Images courtesy of the artists
Programming language and coding aren't as dry as just a bunch of 1's and 0's. Be it coding projects that transform the Mona Lisa into the color palette of other iconic artworks, or characters from The Simpsons as CSS, the creative boundaries of programming are as boundless as the imagination of the creator. At a new exhibition in Brooklyn, two coders are investigating new forms of communication between man and machine, as well as how images can be used as the foundation of programming language (rather than the other way around).
Starting this Saturday, the Brooklyn-based Transfer Gallery will offer its space toA Bill Miller and Daniel Temkin, two new media artists who will use their new exhibition, Language and Code, to present new methods of “creative coding." Showcasing impressive alternative visual experiences generated with original means of manipulating texts and images, as the two artists combine their most recent forays into contemporary communication systems and human/machine interactions into web-based works, the viewer will be immersed into the heart of a conceptual exploration into our nascent post-digital era.

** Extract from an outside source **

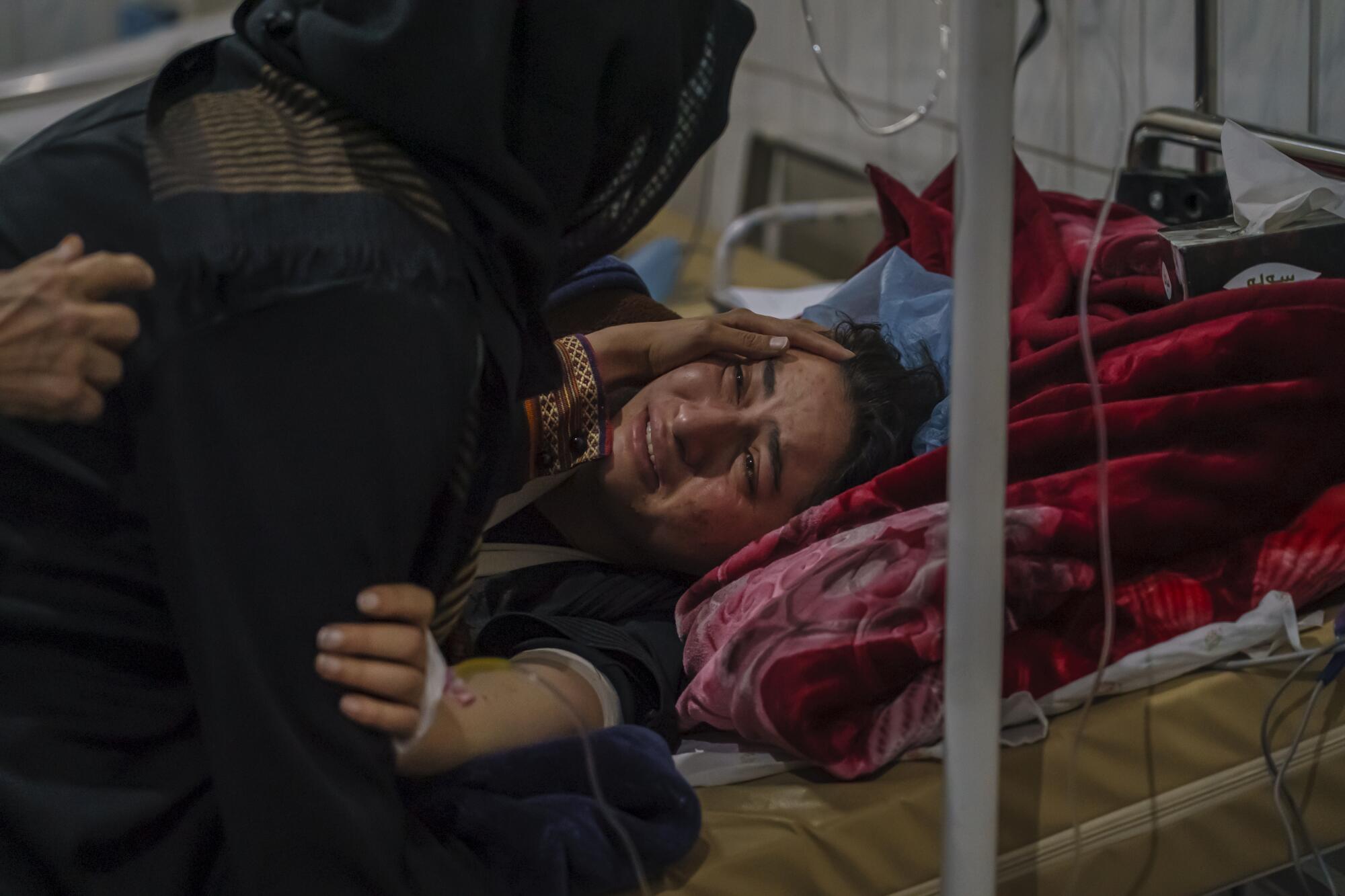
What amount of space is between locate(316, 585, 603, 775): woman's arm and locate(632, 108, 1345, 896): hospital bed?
0.51ft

On one end, Daniel Temkin (who debuted his Glitchometry series at Transfer back in December) will present his Light Pattern programming language, a set of programs written in a unique language that replaces traditional syntax and encoding with information from a kaleidoscopic series of digital photographs; according to color schemes and exposures. In other words, Temkin's piece uses images as its source code.
Explains Temkin, “To make Light Pattern programs for my 'Hello, World' series for example, I often shoot outside close to noon, considered the worst time of day to shoot (due to high contrast). This is the best time, since I have to take many different exposures to get a working program. It's the photos taken collectively that are important; no one image does anything in LP.”
He told The Creators Project, “I go out to shoot knowing that it's very likely my Light Pattern program will fail; most of them don't work. They don't print the correct thing or they just crash. I do everything I can to make a program that works, but then, once I've made this effort, I no longer really care whether it succeeds; it's about how this attempt shapes the images, not whether it actually works."
For the occasion, not only will Temkin present videos that testify to the originality and beauty of his new language, he will also reveal the Light Pattern device— a camera, arduino controller, and system of rotating filters— that automates his shooting process.
“This […] presents a new challenge for me because the animation is entirely code-based.” Miller told us. “It only occurs in the browser and doesn't require rendering out an animation, compressing it, posting to a video hosting service and sharing socially. It also presents an opportunity to make an animated environment that is interactive at some level, even if a lot of it is predetermined.”
The collaborative show is not only an open door to new forms of communication and exchange between humans and machines, it's also an open invitation to reexamine the relationship between text and images.
Take a detour to Transfer this Saturday for the show's opening night, or visit the exhibition, ongoing through September 1.